Du 13 au 14 septembre 2022, nous avons assisté à la 15ème édition du salon PRODURABLE, l’un des plus grands rendez-vous européens des acteurs et des solutions en faveur de l’économie durable. Suite à ces deux jours de salon riches en conférences, nous analysons dans cet article 6 tendances à garder en tête. 

Tendance N°1 : élargir notre vision des enjeux RSE au-delà du changement climatique : biodiversité, inclusion sociale…

La scène médiatique ainsi que les stratégies RSE des entreprises se focalisent aujourd’hui sur l’enjeu du changement climatique et la réduction de l’empreinte carbone.

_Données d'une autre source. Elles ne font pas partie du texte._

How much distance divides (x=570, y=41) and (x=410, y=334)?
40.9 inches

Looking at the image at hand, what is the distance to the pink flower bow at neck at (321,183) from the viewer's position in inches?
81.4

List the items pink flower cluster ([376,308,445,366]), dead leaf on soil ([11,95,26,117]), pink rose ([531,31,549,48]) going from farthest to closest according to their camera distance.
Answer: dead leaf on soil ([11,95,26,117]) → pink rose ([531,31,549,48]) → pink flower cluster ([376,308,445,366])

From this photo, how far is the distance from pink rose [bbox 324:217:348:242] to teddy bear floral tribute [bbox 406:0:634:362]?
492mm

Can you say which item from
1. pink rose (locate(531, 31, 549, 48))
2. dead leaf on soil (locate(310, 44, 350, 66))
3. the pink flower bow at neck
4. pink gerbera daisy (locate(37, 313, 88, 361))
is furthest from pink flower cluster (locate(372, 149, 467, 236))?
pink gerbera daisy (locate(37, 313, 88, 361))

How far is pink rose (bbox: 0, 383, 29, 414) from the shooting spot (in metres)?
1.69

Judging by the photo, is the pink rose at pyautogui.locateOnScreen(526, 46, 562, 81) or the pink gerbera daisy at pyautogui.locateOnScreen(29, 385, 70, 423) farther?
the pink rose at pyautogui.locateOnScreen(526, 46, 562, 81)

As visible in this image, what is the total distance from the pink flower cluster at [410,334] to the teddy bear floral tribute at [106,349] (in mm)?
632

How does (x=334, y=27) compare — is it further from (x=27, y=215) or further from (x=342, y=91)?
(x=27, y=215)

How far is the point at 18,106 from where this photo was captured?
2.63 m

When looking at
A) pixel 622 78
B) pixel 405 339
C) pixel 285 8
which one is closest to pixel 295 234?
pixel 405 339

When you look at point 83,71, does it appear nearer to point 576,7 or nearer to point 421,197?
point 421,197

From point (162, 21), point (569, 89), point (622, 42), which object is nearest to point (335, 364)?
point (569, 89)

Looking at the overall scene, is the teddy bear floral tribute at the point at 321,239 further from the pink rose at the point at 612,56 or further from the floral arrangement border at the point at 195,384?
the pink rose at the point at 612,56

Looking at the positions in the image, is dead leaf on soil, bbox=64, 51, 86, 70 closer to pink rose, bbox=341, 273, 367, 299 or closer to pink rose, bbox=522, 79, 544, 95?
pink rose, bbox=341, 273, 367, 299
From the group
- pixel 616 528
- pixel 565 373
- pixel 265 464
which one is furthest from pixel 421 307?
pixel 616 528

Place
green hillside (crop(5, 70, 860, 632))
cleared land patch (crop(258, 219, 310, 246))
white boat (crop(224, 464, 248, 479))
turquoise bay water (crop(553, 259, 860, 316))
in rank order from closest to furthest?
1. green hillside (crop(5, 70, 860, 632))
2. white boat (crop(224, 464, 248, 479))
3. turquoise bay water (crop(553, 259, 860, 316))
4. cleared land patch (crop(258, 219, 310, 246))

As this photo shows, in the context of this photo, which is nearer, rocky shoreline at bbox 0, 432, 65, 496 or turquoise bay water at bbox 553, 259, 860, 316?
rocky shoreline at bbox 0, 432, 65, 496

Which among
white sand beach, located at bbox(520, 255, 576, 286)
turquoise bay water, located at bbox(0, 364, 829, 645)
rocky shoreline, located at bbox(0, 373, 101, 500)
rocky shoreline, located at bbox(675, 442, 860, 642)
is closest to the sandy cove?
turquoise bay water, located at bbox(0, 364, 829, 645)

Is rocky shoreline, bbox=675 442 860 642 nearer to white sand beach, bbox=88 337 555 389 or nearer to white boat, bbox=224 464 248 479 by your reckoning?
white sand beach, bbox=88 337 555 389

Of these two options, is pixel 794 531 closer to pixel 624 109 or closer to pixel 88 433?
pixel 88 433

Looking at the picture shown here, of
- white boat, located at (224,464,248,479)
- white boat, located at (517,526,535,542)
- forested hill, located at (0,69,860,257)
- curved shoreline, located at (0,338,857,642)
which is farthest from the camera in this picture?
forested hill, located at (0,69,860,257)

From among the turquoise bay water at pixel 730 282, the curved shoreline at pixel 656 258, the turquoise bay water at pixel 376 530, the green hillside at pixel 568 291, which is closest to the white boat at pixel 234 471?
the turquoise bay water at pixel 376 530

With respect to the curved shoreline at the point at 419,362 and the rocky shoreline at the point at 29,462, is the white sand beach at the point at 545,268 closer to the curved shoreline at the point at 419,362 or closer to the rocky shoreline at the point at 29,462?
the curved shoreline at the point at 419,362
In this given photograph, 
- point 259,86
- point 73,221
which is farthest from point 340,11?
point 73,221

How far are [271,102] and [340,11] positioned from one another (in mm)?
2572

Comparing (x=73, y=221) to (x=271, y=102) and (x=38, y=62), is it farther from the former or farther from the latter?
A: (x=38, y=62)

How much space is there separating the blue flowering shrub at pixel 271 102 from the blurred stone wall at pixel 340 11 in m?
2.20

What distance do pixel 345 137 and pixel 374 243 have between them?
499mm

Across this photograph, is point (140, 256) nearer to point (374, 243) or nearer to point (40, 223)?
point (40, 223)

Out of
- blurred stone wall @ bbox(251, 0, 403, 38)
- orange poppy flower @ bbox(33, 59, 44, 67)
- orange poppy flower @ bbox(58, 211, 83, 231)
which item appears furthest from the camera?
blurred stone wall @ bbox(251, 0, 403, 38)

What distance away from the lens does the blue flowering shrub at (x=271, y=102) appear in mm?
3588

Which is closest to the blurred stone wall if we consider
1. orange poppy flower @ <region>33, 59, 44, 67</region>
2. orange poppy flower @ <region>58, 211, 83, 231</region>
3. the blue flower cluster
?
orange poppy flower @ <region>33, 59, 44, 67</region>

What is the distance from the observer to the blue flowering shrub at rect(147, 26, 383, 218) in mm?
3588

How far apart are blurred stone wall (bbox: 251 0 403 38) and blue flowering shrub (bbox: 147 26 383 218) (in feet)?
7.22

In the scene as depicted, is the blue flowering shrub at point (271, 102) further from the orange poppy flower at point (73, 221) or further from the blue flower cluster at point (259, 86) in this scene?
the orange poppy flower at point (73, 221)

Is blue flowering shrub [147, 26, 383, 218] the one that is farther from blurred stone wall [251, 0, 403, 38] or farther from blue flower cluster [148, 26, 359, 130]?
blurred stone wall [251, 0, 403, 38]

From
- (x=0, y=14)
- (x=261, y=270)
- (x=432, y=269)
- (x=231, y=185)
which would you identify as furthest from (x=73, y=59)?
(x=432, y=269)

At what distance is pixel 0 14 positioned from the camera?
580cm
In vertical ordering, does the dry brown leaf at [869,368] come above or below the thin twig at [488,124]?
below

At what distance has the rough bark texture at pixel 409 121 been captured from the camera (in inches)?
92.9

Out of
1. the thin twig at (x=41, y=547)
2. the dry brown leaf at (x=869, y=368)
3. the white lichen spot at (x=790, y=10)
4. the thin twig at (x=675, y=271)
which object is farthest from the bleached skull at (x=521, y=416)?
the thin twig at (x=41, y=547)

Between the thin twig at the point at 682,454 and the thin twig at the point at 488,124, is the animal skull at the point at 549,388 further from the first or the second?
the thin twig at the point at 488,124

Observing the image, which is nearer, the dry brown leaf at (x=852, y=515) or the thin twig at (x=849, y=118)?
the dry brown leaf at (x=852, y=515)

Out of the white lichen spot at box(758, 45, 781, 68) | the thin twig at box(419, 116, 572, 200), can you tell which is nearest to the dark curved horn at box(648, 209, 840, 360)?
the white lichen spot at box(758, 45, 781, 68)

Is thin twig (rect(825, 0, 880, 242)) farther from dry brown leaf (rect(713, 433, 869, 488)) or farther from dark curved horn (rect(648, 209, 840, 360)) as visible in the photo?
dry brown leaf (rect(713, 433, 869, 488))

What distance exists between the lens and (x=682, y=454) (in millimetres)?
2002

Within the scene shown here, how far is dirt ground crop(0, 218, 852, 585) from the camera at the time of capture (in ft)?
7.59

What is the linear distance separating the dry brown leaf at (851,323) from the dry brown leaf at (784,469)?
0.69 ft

Bien qu’étant primordial, cet enjeu n’est néanmoins pas le seul à considérer.
 
La Théorie du Donut, développée par l’économiste britannique Kate RAWORTH, est de plus en plus relayée par les différents acteurs de l’économie durable pour synthétiser les enjeux RSE auxquels doivent faire face les entreprises : 

  • Des enjeux environnementaux : 9 limites planétaires à ne pas dépasser pour maintenir un écosystème sûr pour l’humanité et pour les générations futures 
  • Des enjeux sociaux : pour garantir un niveau de vie minimum à chaque être humain sur la planète 

Lors du salon PRODURABLE, plusieurs conférences ont mis en exergue l’enjeu de préservation de la biodiversité : un enjeu très difficile à mesurer car il n’existe pas encore d’indicateur unique comme l’empreinte carbone pour le changement climatique… et pourtant très important : les écosystèmes terrestres, aquatiques ou aériens sont indispensables à notre survie. Plus de 2/3 des espèces vertébrées ont disparu depuis 50 ans. Ces enjeux sont de plus en plus adressés par les entreprises, à l’instar de PANZANI qui finance la mise en place d’actions concrètes chez les agriculteurs de blé dur sur ces sujets.  
 
Côté SNCF, l’élargissement du réseau et la gestion des friches appartenant au groupe ont un impact important sur la biodiversité : les nouvelles lignes viennent naturellement perturber l’écosystème végétal et animal. C’est pourquoi la priorité du groupe SNCF depuis 2015 est de moderniser le réseau existant, ce qui représente un impact moindre pour l’environnement que l’extension. La SNCF s’est également engagée sur 10 projets de rétablissement des CECE (Continuité Écologique des Cours d’Eau) avant fin 2022. 
 
Des dispositifs officiels existent pour favoriser l’émergence et la valorisation d’engagements sur la biodiversité de la part des entreprises. Nous pouvons par exemple citer l’initiative «act4nature international » ou le programme « Entreprises engagées pour la nature ». Notons également que la prochaine COP pour la Biodiversité aura lieu fin 2022, sur le même principe que les COP pour le Climat. 
 
Les enjeux sociaux n’échappent pas non plus aux stratégies RSE. Au-delà de ses actions environnementales, le GROUPE M6 travaille avec l’association 2GAP pour améliorer la représentativité des femmes à l’antenne, en mettant notamment en avant des expertes féminines dans le décryptage des sujets d’actualité. Les plus petits acteurs ne sont pas en reste : le spécialiste de la cyclologistique OLVO cherche à améliorer les conditions de travail souvent précaires des livreurs à vélo.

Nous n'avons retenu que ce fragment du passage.